30 May 2008

Journal 47

December 25 - Merry Xmas. (Let's put the X back in Xmas.) Left Kirinda this morning, after declining an extremely pressing invitation from the Maha Thera there to remain for a few months. He says – surprise - that he likes my manners. I think it might be to my advantage to return there some time for a more extended stay. It's rather artificial, of course, but it's like playing Czerny exercises on the piano. Before one can play Bach, one must master Czerny, no matter how artificial and non-musical it may be. So too with the strict regulated life of Kirinda. They spend 3 hours every morning getting their noon meal, and also time for morning meal; they recite suttas at 9, 12, and 6 o'clock daily, sweep twice daily - very different from the freedom of Island Hermitage, where each person is, within the confines of the island, free to do pretty much as he wants, whether to use his time well or to waste it.

Today - went 15 miles to Tangalla, reaching the seacoast road; it is 26 miles to Humbantota; but there is one more arañña, inland, which I will visit first. Alms was rather difficult today; the area being both poor and depopulated, but I finally managed to get a bowl full of bananas and biscuits, which sufficed. Nothing eventful, but hot and tiring; am staying the night at a temple outside Tangalla on the main road. This is the least Xmasy Xmas I've spent, even less Xmasy than last year in Calcutta (not Marienbad), or before that in Eilat or before that in Bin Gedi, Munich, and Iowa. For all I know there is not even a Christian (X-tian?) for miles and miles around.

Nature notes: Monkeys do not eat oranges. A crow's head, seen sideways, looks like a Marine. And I have found today, in addition to red, black, and white ants, that there is also a brown ant, actually sort of brown-grey, longish and looking decrepit, like it was made of old and dusty secondhand parts but together by an unskilled mechanic. Also there is a plant which has bracken-like leaves and a flower of a delicate purple tint looking like purple needles stuck into a tiny pincushion, forming a fine globe. The amazing property of this plant is that if the leaf is touched, it folds up like a pair of arms cowering against attack. The leaves function in pairs, on opposite sides of the stem, and apparently all leaves farther from the branch than the one struck also react to this process, which is very marked - the opposite leaves actually touch each other and give the plant the appearance of having shrivelled up.

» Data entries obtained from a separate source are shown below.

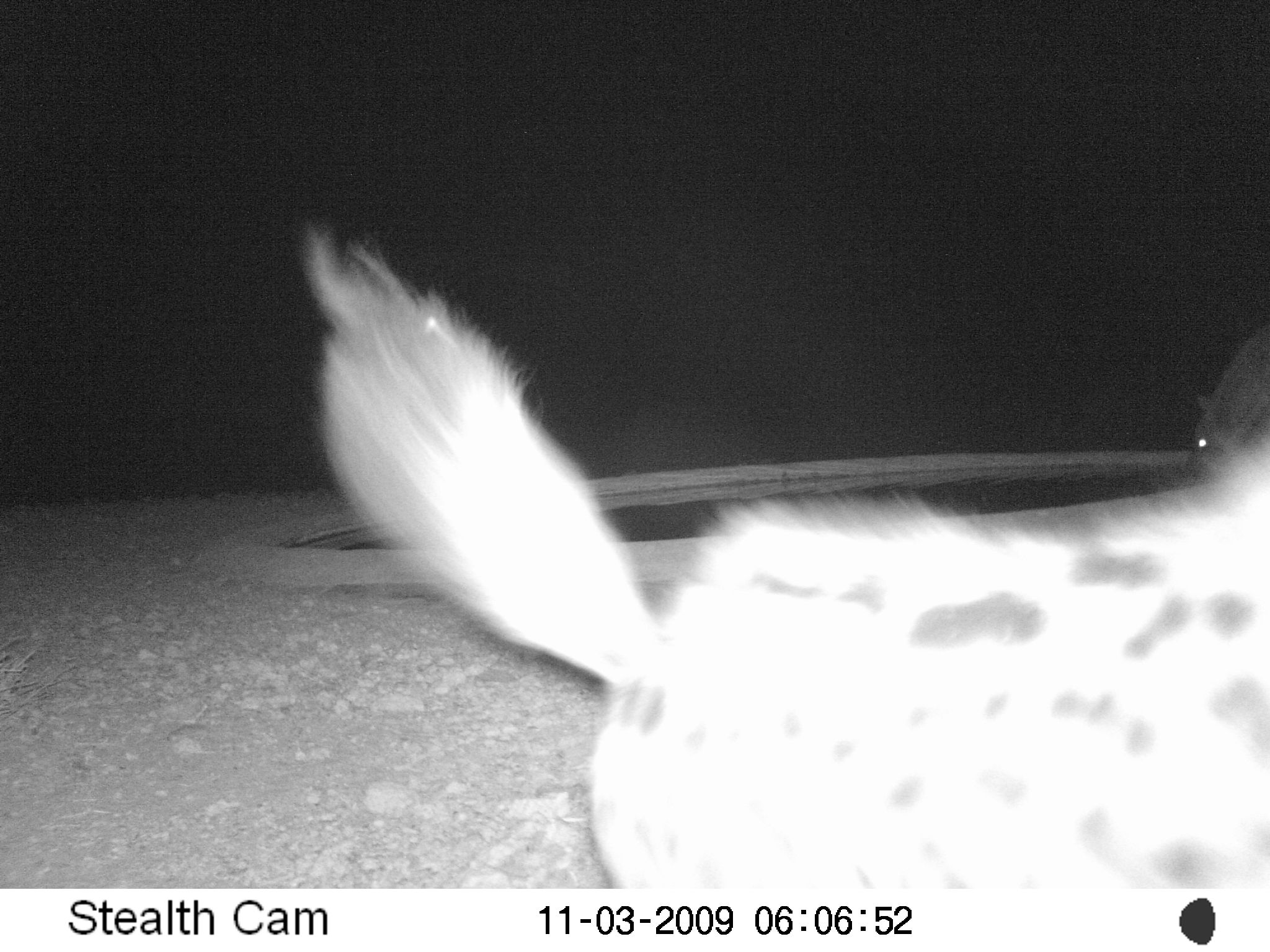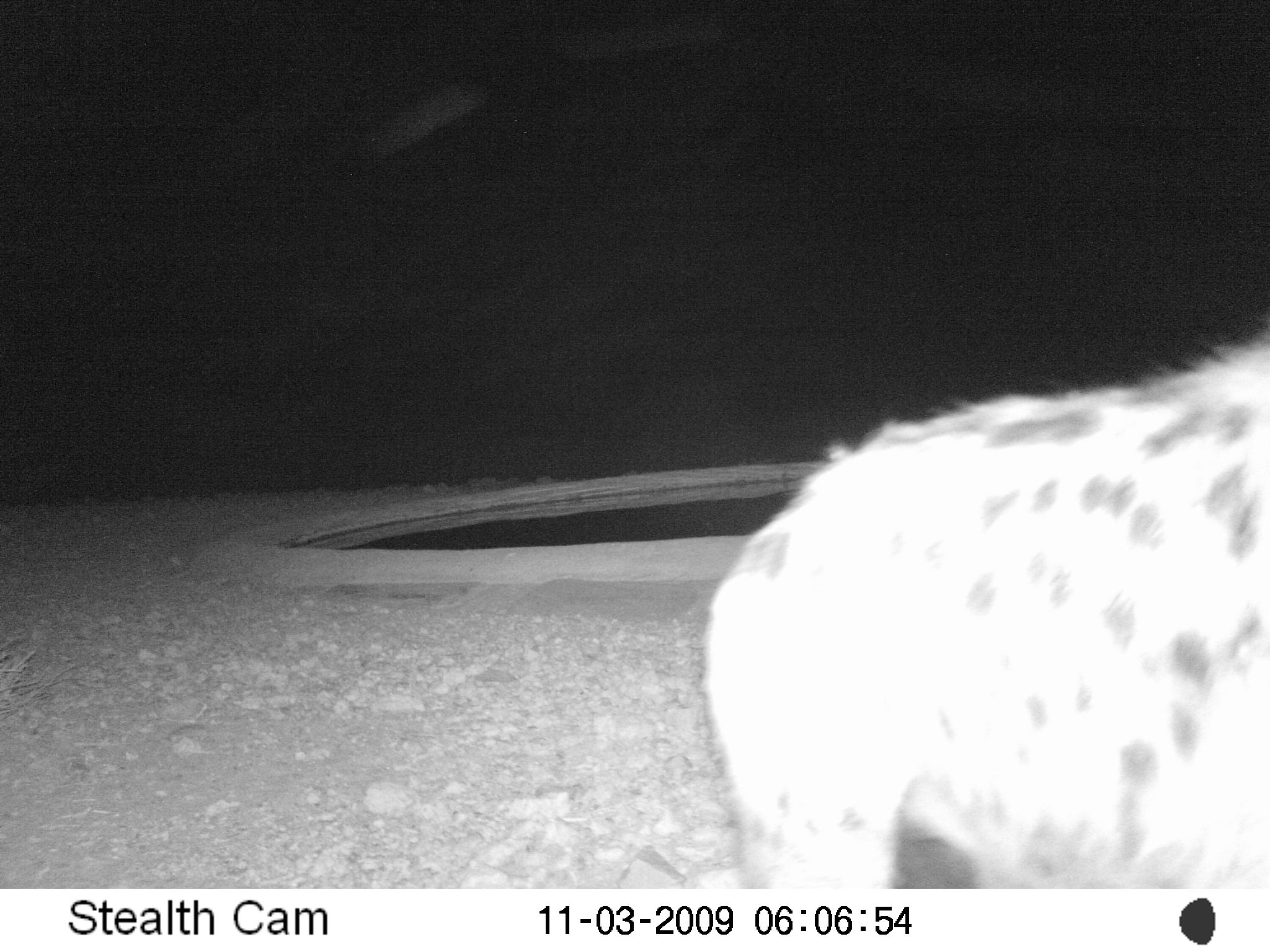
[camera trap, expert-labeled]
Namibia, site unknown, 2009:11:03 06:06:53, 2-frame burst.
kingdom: Animalia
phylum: Chordata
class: Mammalia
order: Carnivora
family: Hyaenidae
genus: Crocuta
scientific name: Crocuta crocuta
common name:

It takes only 2 or 3 seconds for the plant to react, and about 5 or 10 minutes - related, I suppose, to the hardness with which the leaf is struck (a very light tap will only partly 'close' it) - for it to 'relax' again and assume its normal posture. Great fun to attack these plants and see all the leaves cower under the onslaught, and know that it's all a game. Then one glances over one's shoulder and wonders…d There are many flowers in the jungle but most are very inconspicuous. Some are very pretty, A large yellow flower grows on a tree and a bush alike. There is a fairly common small orchid, which frequently dwells on an old coconut shell; many tiny flowers; a rose-like flower on a thorny bush. There are also some colorful red and silver leaves, but all these are hidden in the masses of green that dominate the landscape, and one becomes aware of them only slowly.